Esin perileri peki? Hayır, inanmam . Şu yazı atölyelerine de inanmam, yazmanın yaratmanın öğretilebileceğine de öyle. İş yok, it taşlıyor,der halkımız bu tip eylemlere. Belki sanatsal beğeni düzeyi verir, bilgilendirir, eğriyi doğrudan ayırmasını, sanatın elifbasını belletir belki, ama, o kadar…
Yaratma, tıpkı şarkı söylemek için vazgeçilmez olan sağlam ses telleri, iyi cins ses gibi özelliklerle donanmış olmayı gerektirir , O nedenle sahici yaratan, yıllara dayanan sağlam yapıtlar bunca azdır.
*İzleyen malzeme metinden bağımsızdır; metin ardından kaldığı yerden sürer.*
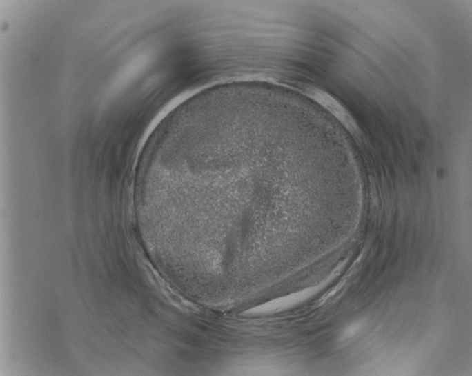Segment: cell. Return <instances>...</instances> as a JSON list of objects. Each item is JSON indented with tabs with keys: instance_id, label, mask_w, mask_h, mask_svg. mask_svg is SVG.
<instances>
[{
	"instance_id": "6da1fadb",
	"label": "cell",
	"mask_w": 472,
	"mask_h": 376,
	"mask_svg": "<svg viewBox=\"0 0 472 376\" xmlns=\"http://www.w3.org/2000/svg\"><path fill=\"white\" fill-rule=\"evenodd\" d=\"M313 292L312 290H306L302 292L293 293L292 295H288L284 297L275 299L268 302L261 306L254 308L249 311L251 315H260L275 313L279 310L285 309L293 306L298 302H301L306 298L311 295Z\"/></svg>"
}]
</instances>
Bu doğuştan gelen yetenek, çok güçlü gözlem yeteneği, okuma, çevre, bilgi, çalışma ile elbette Yakup sabrıyla da desteklendiğinde yapıt ortaya çıkar, çıkmasa da tohumu atılır akla ve ruha, bu da zaten yaratıldığının kanıtıdır. Keşke öyle hülyalı, esin perilerinin tılsımlı değneğiyle falan ortaya çıkarılan bir iş olsaydı…Ne doğurma, ne ölme,yaratma
bunların ikisinin toplamı kadar güç bir iştir. Erbabına kolay mıdır, hayır, çünkü erbabı da hem çok çalışmaktadır, hem yedi renk gökkuşağına sarmaktadır yaptığı işi, hem ölmektedir…Esin perileri belki işin en sonunda, nokta koyma, yaldız serpme faslında çıkagelir, tıpkı, evin işinin belini bükmekten baygın düşen gelin in ardından, mutfak önlüğünü kuşanıp, oğluna kapıyı açan kaynanalar gibi. O ipek yumağının sarılabilmesi için, kozanın içindeki emekçinin aşık gibi yanması, tütmesi güzel bir ölüme yatması şarttır, ki ipeğin ucu bulunsun. Sabırla dut yaprağı başka nasıl atlas olsun?
Yaratma yolunda kan terleyen herkesin, sadağı oklu, kalbi aşklı, eli dermanlı, dili hünerli, acısı güzel olsun. Öfkesi bilenmiş, şarkısı sonsuz, kalbinin tokmağı yorulmaz, sabrı gani, dermanı sınanmış olsun. O büyük cengin içinde kenar gezip, yıldızlarda oturan esin perilerine de benden selam olsun.